Und weil Sie, Herr Präsident Prinzhorn (Präsident Dipl.-Ing. Prinzhorn blättert in schriftlichen Unterlagen), gerade den Vorsitz führen und in Ihre Schriften anscheinend sehr vertieft sind, darf ich auf etwas Weiteres hinweisen, über das nicht debattiert worden ist, obwohl Sie es immer wieder in den Raum stellen. Zu wenig debattiert wurde meiner Ansicht nach über Privatisierung, über Ausgliederungen und über die Kernaufgaben des Staates.

Das sind Sie uns schuldig geblieben. Immer wieder stellen Sie in den Raum, wir müssen privatisieren, und zwar aus den verschiedensten Gründen. Ich gehe gerne auf diese Debatte ein. Es gibt vielleicht in der Privatwirtschaft ein Modell, qualifiziertere Führungskräfte auszuwählen oder Führungskräfte mit besseren Instrumentarien auszustatten als in öffentlichen Betrieben. Das gibt es vielleicht, und darüber kann man ja durchaus reden. Aber die eigentliche Diskussion, Herr Prinzhorn, verweigern Sie und untersagen Sie, und zwar die Diskussion über die Kernaufgaben des Staates!

Da gilt es, verstärkt einzuhaken, denn das ist auch eine zutiefst budgetpolitische Frage. Bei Ihnen heißt es: Privatisieren und ausgliedern, ohne Wenn und Aber. Die Sinnfrage wird nicht gestellt, obwohl es sehr wichtig wäre, sie zu stellen.

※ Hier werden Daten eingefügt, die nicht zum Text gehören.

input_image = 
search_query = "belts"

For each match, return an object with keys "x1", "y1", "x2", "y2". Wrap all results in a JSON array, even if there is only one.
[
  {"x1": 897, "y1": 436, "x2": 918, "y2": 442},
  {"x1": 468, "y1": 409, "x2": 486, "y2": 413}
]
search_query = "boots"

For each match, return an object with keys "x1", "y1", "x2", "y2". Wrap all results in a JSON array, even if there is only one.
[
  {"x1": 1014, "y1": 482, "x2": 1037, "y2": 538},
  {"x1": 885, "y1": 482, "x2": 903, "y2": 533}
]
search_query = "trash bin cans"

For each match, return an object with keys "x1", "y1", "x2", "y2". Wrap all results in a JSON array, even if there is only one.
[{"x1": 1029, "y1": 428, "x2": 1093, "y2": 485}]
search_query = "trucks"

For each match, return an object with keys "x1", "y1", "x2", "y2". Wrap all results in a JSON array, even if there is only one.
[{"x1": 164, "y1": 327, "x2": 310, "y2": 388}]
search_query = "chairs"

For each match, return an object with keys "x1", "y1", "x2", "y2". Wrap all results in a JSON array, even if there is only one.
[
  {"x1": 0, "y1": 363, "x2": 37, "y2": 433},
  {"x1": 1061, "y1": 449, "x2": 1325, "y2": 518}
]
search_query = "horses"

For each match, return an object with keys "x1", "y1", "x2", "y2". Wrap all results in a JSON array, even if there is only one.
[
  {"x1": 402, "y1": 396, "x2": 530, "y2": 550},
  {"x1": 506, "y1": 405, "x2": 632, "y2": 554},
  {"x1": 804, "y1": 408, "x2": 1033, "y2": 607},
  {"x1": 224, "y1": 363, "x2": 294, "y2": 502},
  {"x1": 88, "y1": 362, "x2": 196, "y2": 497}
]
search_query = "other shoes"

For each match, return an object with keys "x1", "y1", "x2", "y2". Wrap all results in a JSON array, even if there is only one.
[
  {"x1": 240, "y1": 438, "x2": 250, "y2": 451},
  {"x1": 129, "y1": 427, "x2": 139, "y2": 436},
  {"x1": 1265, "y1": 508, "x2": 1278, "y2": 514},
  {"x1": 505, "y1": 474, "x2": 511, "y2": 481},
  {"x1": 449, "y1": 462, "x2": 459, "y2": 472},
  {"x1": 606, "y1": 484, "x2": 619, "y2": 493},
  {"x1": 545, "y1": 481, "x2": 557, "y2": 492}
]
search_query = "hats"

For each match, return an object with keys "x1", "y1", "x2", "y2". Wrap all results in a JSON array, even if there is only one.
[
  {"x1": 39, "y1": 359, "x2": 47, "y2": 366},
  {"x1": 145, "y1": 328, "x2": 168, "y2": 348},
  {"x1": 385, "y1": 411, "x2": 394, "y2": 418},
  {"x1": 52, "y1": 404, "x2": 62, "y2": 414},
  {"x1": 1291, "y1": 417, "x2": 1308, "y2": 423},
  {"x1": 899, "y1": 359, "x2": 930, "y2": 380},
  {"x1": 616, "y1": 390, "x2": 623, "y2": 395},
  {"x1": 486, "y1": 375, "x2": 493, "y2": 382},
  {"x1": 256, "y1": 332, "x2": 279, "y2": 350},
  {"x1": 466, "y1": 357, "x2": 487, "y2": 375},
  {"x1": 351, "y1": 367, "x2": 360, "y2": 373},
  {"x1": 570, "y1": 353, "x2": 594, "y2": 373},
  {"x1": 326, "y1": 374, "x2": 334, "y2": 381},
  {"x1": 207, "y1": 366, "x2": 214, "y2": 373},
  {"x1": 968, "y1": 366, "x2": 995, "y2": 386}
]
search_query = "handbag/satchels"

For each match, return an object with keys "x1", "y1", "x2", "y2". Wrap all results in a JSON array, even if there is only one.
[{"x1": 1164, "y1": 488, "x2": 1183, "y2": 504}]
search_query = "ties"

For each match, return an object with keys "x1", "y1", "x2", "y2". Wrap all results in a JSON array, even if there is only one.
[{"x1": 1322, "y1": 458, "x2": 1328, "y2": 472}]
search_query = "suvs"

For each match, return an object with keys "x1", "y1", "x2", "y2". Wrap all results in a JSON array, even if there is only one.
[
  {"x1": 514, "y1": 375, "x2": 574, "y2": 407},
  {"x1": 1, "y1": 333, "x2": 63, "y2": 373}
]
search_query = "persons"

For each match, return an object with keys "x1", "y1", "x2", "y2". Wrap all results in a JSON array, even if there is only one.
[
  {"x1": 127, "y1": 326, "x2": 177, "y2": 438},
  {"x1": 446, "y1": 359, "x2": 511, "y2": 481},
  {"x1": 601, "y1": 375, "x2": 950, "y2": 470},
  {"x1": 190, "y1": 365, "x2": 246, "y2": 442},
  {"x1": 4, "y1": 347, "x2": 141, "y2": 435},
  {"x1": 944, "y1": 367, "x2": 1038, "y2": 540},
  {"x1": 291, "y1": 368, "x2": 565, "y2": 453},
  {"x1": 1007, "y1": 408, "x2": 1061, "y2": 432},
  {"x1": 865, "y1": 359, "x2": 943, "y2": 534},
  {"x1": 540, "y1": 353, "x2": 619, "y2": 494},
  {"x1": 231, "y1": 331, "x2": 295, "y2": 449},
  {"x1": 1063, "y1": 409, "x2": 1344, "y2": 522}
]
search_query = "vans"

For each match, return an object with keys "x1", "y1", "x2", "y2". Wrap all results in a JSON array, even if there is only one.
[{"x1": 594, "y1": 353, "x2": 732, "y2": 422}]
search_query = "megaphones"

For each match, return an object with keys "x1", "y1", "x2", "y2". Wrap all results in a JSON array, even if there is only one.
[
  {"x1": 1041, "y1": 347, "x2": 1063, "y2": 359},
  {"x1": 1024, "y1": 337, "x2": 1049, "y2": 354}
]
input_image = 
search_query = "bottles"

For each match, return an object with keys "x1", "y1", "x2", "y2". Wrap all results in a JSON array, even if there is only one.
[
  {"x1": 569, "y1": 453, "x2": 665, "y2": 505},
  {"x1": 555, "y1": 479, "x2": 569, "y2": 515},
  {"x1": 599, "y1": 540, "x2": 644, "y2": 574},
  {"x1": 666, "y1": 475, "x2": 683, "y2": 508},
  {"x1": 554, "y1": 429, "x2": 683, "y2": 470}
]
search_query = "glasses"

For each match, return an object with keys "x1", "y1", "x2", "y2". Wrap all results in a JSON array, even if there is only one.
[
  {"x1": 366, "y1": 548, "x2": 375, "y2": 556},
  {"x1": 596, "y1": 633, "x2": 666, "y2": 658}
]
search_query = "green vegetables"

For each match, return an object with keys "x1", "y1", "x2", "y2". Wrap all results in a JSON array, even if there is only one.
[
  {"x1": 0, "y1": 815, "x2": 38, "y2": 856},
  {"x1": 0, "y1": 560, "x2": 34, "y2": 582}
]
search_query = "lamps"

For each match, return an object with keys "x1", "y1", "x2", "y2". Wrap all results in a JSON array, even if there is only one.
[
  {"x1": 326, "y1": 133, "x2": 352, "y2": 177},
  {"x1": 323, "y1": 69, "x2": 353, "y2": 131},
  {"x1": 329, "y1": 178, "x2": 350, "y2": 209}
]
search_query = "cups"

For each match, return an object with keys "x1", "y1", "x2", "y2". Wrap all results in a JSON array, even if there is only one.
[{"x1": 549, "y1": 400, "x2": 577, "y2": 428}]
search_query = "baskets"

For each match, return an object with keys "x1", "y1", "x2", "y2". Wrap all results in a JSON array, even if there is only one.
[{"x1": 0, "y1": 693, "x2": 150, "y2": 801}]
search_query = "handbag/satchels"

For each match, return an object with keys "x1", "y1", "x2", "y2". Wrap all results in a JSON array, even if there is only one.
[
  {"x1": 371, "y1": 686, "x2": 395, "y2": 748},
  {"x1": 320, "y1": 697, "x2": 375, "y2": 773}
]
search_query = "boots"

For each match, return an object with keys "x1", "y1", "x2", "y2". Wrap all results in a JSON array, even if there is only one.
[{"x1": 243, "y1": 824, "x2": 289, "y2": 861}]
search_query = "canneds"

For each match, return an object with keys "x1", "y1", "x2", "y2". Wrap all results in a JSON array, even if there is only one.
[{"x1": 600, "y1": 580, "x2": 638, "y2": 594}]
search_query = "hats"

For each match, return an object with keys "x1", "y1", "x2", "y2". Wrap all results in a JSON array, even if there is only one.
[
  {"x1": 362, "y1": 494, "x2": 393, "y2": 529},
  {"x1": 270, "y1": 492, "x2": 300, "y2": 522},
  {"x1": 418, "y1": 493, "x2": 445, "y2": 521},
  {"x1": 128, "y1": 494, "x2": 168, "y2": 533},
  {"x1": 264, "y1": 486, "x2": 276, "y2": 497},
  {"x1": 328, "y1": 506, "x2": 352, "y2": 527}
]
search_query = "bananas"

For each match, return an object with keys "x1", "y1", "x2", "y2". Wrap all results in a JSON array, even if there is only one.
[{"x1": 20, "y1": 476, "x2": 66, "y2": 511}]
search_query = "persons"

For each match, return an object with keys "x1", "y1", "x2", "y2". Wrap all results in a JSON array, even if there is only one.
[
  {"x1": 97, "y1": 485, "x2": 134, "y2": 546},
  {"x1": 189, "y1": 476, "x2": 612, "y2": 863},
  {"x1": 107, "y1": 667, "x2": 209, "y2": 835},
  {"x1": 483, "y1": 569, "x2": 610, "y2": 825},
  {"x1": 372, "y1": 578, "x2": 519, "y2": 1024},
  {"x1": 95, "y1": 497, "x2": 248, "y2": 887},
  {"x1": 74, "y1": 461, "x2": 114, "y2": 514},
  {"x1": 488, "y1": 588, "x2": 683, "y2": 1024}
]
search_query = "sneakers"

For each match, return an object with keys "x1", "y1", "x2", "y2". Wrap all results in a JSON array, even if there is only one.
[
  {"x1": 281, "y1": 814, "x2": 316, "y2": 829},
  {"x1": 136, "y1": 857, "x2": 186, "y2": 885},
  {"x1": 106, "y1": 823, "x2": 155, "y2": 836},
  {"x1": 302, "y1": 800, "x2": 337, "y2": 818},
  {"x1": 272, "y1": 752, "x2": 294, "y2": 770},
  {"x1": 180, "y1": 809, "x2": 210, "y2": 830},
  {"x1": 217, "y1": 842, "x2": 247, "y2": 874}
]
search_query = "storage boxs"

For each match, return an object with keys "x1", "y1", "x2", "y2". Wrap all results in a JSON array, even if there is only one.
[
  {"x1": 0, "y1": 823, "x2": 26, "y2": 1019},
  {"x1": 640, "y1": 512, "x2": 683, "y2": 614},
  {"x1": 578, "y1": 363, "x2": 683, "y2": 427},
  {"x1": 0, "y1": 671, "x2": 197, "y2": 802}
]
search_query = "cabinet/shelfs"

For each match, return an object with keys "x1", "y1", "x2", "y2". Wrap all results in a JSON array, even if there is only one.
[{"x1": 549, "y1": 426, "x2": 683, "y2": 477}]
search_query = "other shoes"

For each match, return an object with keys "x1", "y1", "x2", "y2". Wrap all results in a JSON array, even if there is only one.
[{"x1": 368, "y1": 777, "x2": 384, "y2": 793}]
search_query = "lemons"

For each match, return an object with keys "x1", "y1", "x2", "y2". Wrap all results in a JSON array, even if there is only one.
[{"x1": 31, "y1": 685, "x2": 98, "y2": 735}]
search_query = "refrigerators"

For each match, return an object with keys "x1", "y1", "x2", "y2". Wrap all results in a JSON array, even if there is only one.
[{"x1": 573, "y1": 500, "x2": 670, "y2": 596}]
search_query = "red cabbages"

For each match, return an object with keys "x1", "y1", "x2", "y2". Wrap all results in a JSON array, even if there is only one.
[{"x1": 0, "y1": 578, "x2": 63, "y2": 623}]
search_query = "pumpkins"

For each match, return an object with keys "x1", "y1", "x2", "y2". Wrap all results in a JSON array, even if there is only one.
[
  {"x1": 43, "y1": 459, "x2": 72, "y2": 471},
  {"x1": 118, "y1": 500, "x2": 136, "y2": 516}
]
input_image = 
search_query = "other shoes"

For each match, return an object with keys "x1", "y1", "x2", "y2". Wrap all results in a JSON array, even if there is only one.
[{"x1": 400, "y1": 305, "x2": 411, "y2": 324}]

Ich vermisse dabei vor allem die Diskussion um die Neuorganisation der Verwaltung des Staates. Auch bei Ihrem Modell, Herr Prinzhorn oder Herr Präsident, brauchen wir einen Staat. Und wie soll dieser seine Verwaltung organisieren?

Auf Gemeindeebene gibt es die Diskussion über "New Public Management", auf Bundesebene geht McKinsey ein und aus – oder Andersen oder andere private Firmen –, aber die Ansatzpunkte, die von der Verwaltung selbst kommen könnten, werden nicht wahrgenommen.